**Records supplied**.

____________

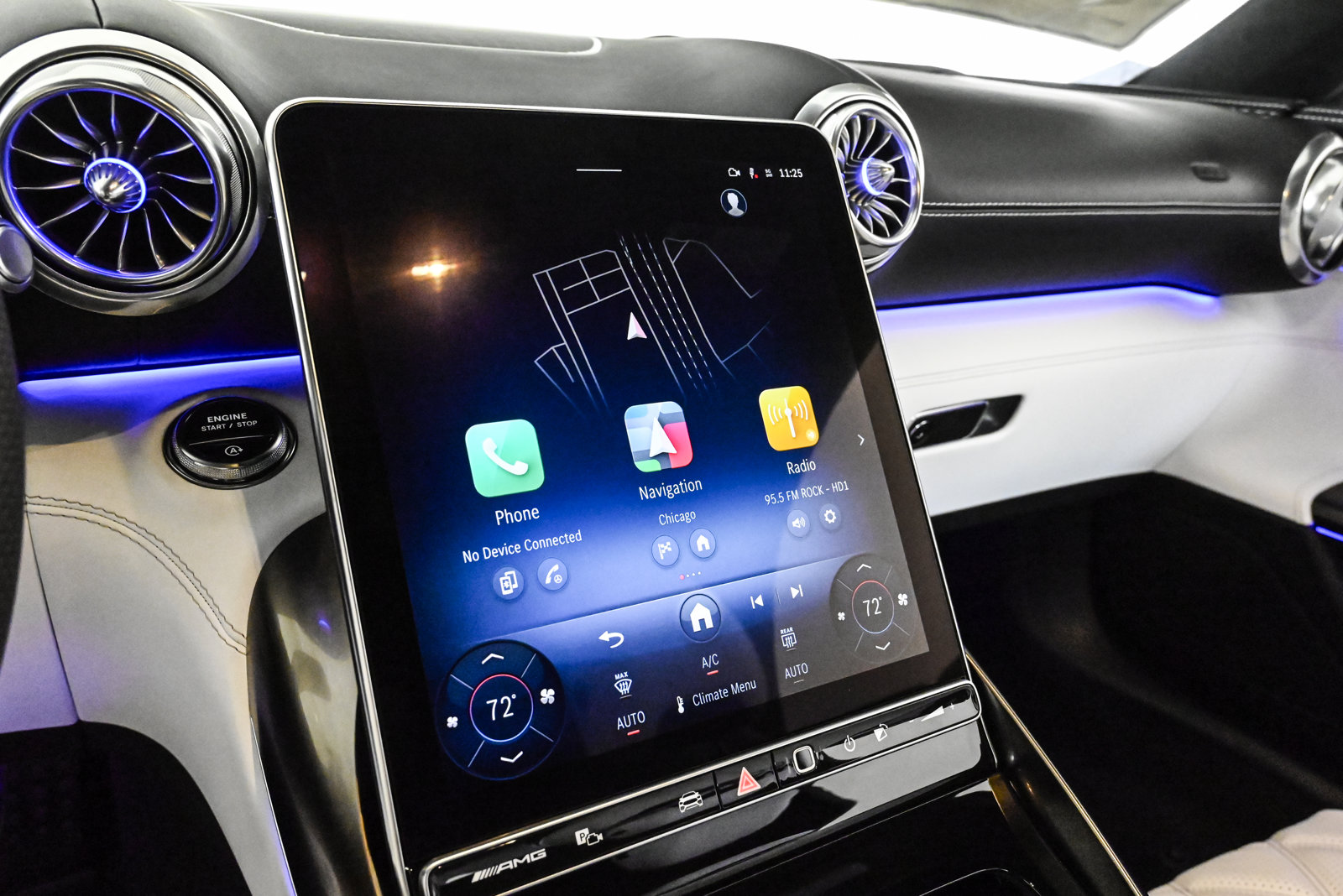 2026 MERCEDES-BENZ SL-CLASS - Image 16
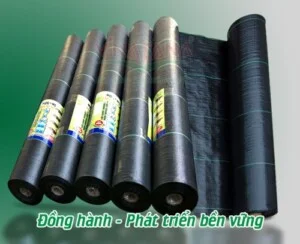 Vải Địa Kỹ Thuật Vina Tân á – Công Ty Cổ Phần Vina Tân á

____________

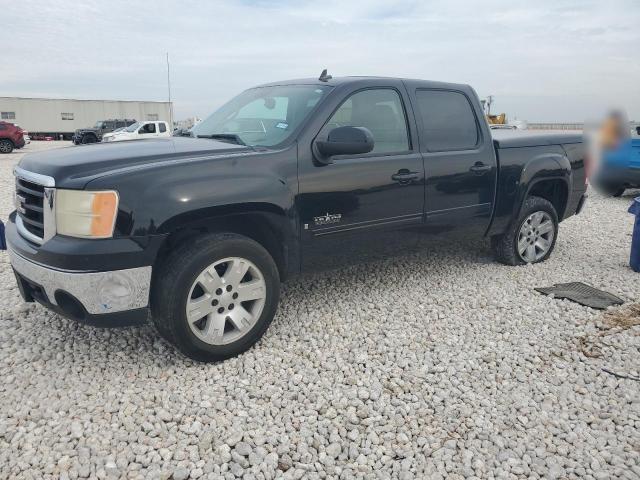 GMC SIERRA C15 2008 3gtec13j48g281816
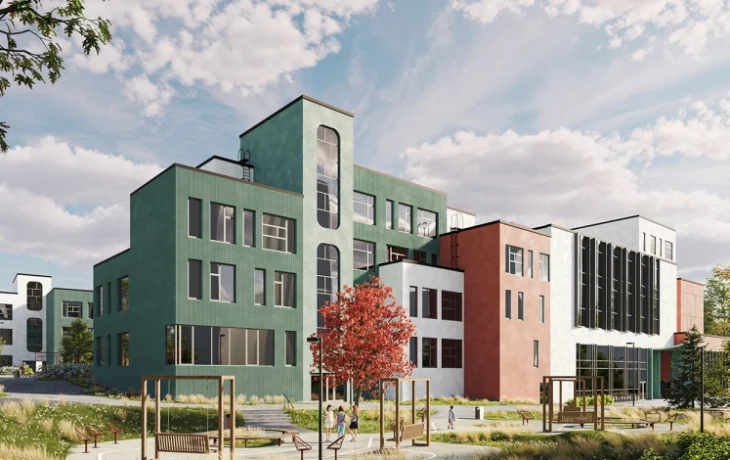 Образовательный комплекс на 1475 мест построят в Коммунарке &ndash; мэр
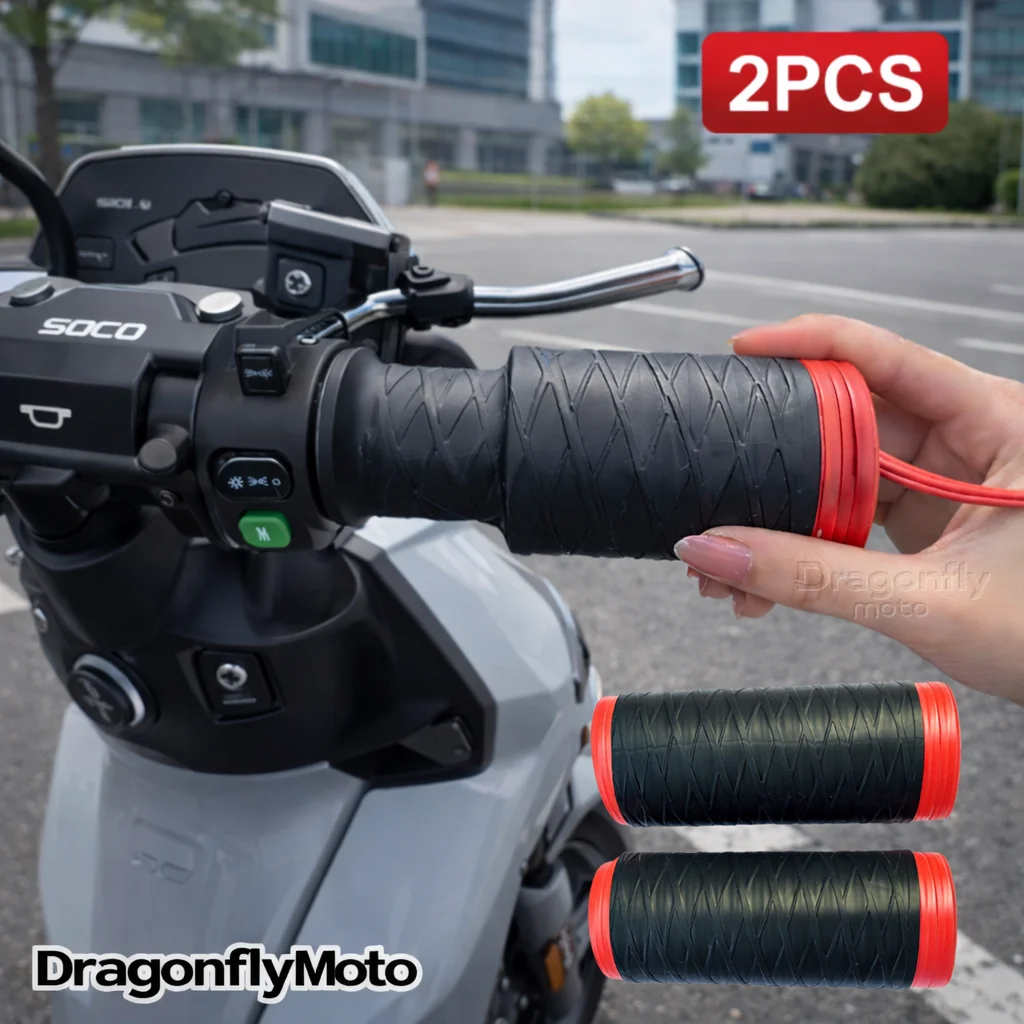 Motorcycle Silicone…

____________

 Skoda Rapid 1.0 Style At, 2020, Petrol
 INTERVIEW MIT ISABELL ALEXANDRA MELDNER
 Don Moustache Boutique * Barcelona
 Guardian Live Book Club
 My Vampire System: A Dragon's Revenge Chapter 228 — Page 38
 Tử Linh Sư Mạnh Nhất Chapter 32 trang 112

____________

**What to work on**. Lay out as a JSON list of strings, one per line, the material starting with the line that contains "Skoda Rapid 1.0 Style At, 2020, Petrol" and going on through the line that contains "Tử Linh Sư Mạnh Nhất Chapter 32 trang 112", leaving out any blank lines.

**Answer for this exercise**.
[
  " Skoda Rapid 1.0 Style At, 2020, Petrol",
  " INTERVIEW MIT ISABELL ALEXANDRA MELDNER",
  " Don Moustache Boutique * Barcelona",
  " Guardian Live Book Club",
  " My Vampire System: A Dragon's Revenge Chapter 228 — Page 38",
  " Tử Linh Sư Mạnh Nhất Chapter 32 trang 112"
]